Exercise details: Your task is to repeat the entries exactly from their first line through the line with "common name: thomson's gazelle", and to stop there.
────────
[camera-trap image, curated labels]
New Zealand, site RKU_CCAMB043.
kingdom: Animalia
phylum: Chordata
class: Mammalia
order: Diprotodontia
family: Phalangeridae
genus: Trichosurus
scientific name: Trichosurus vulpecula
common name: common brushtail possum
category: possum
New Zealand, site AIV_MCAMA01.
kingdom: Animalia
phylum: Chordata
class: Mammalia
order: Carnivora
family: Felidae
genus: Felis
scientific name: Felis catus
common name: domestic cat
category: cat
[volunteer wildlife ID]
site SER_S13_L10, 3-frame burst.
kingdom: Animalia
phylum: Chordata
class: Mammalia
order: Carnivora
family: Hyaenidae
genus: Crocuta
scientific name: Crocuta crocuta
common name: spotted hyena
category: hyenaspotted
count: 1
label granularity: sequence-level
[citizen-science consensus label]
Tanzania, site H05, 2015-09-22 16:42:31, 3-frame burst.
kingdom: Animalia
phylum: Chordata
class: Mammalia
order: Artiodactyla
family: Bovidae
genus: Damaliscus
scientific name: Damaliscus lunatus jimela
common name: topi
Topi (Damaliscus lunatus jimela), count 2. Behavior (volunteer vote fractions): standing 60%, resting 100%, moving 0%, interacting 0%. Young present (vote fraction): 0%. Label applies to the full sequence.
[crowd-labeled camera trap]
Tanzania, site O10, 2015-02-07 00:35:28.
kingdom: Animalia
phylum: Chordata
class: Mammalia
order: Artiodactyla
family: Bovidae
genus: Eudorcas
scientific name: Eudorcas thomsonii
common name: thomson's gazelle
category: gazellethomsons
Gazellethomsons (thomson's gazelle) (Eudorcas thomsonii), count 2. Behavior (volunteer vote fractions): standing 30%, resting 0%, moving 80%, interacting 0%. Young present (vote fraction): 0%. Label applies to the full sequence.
────────
Reply to the exercise:
[camera-trap image, curated labels]
New Zealand, site RKU_CCAMB043.
kingdom: Animalia
phylum: Chordata
class: Mammalia
order: Diprotodontia
family: Phalangeridae
genus: Trichosurus
scientific name: Trichosurus vulpecula
common name: common brushtail possum
category: possum
New Zealand, site AIV_MCAMA01.
kingdom: Animalia
phylum: Chordata
class: Mammalia
order: Carnivora
family: Felidae
genus: Felis
scientific name: Felis catus
common name: domestic cat
category: cat
[volunteer wildlife ID]
site SER_S13_L10, 3-frame burst.
kingdom: Animalia
phylum: Chordata
class: Mammalia
order: Carnivora
family: Hyaenidae
genus: Crocuta
scientific name: Crocuta crocuta
common name: spotted hyena
category: hyenaspotted
count: 1
label granularity: sequence-level
[citizen-science consensus label]
Tanzania, site H05, 2015-09-22 16:42:31, 3-frame burst.
kingdom: Animalia
phylum: Chordata
class: Mammalia
order: Artiodactyla
family: Bovidae
genus: Damaliscus
scientific name: Damaliscus lunatus jimela
common name: topi
Topi (Damaliscus lunatus jimela), count 2. Behavior (volunteer vote fractions): standing 60%, resting 100%, moving 0%, interacting 0%. Young present (vote fraction): 0%. Label applies to the full sequence.
[crowd-labeled camera trap]
Tanzania, site O10, 2015-02-07 00:35:28.
kingdom: Animalia
phylum: Chordata
class: Mammalia
order: Artiodactyla
family: Bovidae
genus: Eudorcas
scientific name: Eudorcas thomsonii
common name: thomson's gazelle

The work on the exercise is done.